Diese
Weisheit widerstrebt mir ein wenig. Wenn ich mit einer Arbeit beginne
oder einen Weg gehe, dann freue ich mich schon über die ersten
Ergebnisse und die ersten gegangenen Schritte. Ich spreche mir Mut zu
und schaue auf das, was ich schon geschafft habe. Mir kommen dabei die
Menschen in den Sinn, die sich schnell abschrecken lassen und gar nicht
erst anfangen. Ich habe immerhin schon begonnen.
Erst Recht, wenn
ich etwas mehr als die Hälfte geschafft habe wächst in mir der Stolz.
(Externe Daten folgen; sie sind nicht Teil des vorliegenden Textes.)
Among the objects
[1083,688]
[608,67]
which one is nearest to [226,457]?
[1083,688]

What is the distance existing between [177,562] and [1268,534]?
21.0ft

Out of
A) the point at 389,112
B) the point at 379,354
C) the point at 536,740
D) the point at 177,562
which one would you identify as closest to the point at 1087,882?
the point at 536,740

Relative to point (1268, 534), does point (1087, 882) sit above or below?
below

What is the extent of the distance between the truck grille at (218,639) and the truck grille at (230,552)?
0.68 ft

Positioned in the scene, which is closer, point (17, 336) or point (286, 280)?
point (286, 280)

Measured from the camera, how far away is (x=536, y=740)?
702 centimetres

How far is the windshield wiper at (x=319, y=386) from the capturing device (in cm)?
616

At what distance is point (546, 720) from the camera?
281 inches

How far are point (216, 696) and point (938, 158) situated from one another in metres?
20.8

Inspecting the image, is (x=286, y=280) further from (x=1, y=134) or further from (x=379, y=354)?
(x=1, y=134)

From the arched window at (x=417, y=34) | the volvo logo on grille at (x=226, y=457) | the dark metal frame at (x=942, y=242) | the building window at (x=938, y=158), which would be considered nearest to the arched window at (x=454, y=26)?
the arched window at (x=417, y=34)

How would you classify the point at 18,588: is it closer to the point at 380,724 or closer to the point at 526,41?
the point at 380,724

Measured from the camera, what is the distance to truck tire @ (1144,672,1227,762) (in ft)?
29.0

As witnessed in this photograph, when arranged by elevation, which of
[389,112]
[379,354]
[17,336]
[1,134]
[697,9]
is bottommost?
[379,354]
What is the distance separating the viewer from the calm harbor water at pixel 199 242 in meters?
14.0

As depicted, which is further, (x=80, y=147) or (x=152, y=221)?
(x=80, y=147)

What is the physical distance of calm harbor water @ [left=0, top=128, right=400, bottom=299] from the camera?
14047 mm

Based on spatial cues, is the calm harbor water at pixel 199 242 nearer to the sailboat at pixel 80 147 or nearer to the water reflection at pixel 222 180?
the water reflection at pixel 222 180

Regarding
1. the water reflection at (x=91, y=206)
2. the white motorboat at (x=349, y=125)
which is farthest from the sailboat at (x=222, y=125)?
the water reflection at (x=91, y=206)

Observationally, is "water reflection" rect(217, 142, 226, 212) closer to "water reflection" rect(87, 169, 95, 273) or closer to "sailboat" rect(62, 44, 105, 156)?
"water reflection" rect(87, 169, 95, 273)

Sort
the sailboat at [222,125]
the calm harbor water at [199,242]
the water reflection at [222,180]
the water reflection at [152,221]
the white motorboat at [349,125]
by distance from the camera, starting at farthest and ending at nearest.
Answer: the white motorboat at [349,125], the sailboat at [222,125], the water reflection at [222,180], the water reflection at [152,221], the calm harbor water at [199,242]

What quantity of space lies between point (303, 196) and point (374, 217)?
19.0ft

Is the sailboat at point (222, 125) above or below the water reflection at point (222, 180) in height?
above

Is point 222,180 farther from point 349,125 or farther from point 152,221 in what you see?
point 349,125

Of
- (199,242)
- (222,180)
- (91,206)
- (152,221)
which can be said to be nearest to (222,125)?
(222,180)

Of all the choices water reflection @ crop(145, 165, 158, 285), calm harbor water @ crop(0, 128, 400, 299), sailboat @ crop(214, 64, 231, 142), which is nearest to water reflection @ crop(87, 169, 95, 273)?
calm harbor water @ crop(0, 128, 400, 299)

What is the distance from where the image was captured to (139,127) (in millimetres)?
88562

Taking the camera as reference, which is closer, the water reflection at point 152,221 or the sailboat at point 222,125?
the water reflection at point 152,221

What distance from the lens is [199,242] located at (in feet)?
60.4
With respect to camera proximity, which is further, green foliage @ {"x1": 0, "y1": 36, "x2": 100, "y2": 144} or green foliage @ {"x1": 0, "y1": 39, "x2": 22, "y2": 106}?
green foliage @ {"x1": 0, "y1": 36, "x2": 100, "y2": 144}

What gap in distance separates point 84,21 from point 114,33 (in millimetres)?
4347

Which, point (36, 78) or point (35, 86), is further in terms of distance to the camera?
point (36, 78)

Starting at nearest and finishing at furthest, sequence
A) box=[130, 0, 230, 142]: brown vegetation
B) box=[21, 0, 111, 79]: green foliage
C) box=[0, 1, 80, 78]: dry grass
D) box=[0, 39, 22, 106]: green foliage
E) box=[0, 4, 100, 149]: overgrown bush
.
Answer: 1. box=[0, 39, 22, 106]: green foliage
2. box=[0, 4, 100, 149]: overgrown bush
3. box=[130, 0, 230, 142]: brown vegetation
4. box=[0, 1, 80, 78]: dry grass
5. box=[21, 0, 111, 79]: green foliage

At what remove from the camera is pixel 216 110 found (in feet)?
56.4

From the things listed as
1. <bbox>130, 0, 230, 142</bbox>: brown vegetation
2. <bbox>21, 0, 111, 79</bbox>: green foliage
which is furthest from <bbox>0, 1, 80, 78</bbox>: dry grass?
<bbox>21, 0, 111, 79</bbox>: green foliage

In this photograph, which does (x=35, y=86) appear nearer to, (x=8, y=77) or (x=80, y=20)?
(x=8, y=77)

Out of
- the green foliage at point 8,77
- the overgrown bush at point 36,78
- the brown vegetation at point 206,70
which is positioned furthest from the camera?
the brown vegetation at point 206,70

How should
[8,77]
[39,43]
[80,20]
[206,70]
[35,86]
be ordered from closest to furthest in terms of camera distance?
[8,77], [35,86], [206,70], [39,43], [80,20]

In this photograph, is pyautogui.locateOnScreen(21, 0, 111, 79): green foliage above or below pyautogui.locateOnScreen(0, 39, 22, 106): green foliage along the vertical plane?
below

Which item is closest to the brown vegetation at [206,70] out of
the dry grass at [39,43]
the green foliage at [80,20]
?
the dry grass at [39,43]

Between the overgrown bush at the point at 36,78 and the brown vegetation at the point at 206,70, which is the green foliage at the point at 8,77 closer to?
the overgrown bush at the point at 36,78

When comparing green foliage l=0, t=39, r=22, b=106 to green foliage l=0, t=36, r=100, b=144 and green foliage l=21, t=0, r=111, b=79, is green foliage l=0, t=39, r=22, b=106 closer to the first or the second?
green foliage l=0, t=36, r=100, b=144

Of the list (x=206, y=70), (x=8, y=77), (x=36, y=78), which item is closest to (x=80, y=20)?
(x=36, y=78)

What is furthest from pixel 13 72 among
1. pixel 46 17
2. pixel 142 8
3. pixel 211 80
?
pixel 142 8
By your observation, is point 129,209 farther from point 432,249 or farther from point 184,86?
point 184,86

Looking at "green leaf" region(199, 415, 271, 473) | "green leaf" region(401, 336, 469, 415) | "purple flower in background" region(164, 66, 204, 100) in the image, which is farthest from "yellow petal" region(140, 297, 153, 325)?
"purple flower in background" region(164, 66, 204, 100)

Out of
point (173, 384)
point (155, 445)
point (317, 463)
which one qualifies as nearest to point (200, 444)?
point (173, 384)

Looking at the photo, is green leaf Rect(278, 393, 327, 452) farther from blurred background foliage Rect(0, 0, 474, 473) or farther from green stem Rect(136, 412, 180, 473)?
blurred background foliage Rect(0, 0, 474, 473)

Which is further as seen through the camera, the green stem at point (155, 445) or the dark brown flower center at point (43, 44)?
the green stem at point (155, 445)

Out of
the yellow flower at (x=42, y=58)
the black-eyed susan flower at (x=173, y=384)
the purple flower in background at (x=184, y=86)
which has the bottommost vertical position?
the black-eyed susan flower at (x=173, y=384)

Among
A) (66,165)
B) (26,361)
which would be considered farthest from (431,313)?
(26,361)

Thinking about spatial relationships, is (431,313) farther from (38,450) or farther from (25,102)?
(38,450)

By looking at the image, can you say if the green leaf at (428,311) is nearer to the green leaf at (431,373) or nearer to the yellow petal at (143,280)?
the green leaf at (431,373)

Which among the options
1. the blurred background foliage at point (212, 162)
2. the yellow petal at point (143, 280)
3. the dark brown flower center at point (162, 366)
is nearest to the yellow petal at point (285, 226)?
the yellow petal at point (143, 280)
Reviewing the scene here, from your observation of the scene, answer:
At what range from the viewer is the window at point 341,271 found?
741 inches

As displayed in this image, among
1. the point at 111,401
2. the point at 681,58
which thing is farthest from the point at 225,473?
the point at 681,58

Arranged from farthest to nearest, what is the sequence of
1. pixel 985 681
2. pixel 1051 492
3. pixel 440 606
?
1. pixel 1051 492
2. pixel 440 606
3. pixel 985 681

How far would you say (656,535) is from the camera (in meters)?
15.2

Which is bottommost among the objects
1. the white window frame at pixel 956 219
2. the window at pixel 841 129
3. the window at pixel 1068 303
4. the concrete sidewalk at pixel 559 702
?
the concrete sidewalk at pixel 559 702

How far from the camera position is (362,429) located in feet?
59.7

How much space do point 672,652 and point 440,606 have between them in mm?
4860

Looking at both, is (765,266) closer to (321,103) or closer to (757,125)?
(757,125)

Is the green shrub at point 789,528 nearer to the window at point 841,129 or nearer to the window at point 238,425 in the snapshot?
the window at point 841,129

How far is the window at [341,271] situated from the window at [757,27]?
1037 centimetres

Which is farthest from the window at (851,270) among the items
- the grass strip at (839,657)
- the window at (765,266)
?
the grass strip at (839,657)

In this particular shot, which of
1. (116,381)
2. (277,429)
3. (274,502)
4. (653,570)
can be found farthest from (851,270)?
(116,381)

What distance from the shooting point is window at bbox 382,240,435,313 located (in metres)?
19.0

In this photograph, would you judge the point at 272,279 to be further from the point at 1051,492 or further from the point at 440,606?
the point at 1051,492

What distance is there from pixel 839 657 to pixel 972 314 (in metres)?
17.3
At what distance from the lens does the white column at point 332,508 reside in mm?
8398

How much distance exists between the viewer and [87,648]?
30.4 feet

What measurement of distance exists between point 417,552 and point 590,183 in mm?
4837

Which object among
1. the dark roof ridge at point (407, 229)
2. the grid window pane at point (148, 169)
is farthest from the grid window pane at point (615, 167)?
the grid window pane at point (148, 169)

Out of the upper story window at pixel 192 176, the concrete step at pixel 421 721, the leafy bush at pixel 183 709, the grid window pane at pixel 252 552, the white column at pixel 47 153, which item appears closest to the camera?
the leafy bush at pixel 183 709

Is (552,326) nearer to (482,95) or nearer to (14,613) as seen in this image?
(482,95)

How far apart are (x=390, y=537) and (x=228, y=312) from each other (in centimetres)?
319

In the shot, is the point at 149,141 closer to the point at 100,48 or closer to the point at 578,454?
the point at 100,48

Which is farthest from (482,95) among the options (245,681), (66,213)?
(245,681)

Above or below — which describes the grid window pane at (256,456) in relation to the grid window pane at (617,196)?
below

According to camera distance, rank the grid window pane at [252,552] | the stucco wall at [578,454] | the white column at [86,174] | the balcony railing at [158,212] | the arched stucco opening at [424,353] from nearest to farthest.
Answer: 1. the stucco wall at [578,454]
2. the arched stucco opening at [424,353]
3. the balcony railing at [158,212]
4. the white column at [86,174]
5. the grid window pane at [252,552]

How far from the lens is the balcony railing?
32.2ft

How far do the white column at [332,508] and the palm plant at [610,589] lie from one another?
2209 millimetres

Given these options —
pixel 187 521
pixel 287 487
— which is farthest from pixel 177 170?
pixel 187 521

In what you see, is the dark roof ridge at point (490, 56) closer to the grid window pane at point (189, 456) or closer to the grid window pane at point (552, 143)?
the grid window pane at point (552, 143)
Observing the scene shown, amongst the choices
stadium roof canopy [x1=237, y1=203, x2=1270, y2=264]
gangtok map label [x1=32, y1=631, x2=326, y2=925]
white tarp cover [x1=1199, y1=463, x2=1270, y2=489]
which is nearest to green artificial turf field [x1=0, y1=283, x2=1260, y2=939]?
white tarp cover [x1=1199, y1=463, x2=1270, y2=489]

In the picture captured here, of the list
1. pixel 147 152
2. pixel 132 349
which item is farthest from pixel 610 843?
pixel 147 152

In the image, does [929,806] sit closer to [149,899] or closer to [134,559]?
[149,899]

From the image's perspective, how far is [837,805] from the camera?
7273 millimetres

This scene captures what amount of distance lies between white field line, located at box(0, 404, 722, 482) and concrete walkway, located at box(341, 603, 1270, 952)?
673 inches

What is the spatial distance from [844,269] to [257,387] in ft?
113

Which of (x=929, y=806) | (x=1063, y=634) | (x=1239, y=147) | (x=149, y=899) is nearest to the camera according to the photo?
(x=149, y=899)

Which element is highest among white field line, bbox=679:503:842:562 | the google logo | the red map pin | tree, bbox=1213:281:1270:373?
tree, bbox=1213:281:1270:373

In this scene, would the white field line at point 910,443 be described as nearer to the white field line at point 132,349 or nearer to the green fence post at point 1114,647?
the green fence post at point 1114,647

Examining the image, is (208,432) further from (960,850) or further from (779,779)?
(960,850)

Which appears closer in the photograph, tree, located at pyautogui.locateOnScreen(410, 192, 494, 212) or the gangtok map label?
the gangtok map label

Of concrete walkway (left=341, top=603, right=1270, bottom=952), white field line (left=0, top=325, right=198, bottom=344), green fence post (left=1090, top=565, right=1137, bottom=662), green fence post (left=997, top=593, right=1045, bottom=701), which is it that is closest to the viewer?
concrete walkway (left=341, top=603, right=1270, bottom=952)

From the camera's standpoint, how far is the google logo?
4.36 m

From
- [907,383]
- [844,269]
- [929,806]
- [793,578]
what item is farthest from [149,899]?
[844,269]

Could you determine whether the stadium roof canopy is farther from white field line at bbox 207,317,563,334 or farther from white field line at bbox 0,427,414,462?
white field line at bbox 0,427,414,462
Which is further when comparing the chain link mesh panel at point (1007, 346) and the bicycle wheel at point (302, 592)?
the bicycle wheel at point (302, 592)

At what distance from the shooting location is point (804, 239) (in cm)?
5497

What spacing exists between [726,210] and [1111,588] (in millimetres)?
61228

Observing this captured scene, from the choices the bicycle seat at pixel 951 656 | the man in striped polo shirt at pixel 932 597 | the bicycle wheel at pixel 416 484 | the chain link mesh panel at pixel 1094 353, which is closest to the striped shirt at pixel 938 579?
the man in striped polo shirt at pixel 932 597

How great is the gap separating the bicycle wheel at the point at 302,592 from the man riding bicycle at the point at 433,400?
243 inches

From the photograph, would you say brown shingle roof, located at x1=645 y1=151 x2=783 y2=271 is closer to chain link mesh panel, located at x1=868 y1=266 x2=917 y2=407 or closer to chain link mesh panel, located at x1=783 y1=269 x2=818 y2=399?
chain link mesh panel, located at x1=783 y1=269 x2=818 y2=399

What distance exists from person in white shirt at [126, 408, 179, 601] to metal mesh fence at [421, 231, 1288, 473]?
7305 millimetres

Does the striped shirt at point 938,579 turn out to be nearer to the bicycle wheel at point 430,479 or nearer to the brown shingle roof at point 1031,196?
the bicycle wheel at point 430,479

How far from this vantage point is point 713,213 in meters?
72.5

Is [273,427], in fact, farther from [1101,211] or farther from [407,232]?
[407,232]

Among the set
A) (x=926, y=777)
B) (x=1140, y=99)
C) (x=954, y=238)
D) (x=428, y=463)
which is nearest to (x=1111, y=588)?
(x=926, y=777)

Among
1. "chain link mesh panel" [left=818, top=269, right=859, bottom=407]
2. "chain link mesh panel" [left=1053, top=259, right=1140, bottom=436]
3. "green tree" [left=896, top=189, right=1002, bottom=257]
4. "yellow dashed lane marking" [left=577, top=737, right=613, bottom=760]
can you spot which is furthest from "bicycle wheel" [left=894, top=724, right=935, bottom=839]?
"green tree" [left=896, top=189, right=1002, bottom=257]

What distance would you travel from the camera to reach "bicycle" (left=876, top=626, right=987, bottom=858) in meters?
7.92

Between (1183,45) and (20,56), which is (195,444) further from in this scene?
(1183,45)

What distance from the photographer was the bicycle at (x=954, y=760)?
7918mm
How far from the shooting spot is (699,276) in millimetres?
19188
Den Rest mache ich mit links, sage ich mir. Es ist schon mehr als die
Hälfte. Ich blicke zurück und mir wächst die Energie zu für die kleine
Reststrecke an Weg oder Arbeit. Da kommt mir dieser chinesische Satz in
die Quere, der "behauptet", dass ich bei 99 von 100 Schritten nicht
behaupten darf, dass ich bereits die Hälfte geschafft hätte. 99 ist doch
kurz vor dem Ziel. Es fehlt nur noch ein Schritt, ein einziger Schritt.
Im Alltag beschäftige ich beim hundersten Schritt schon mit der
nächsten Aufgabe.
Der Brief ist geschrieben und eingetütet.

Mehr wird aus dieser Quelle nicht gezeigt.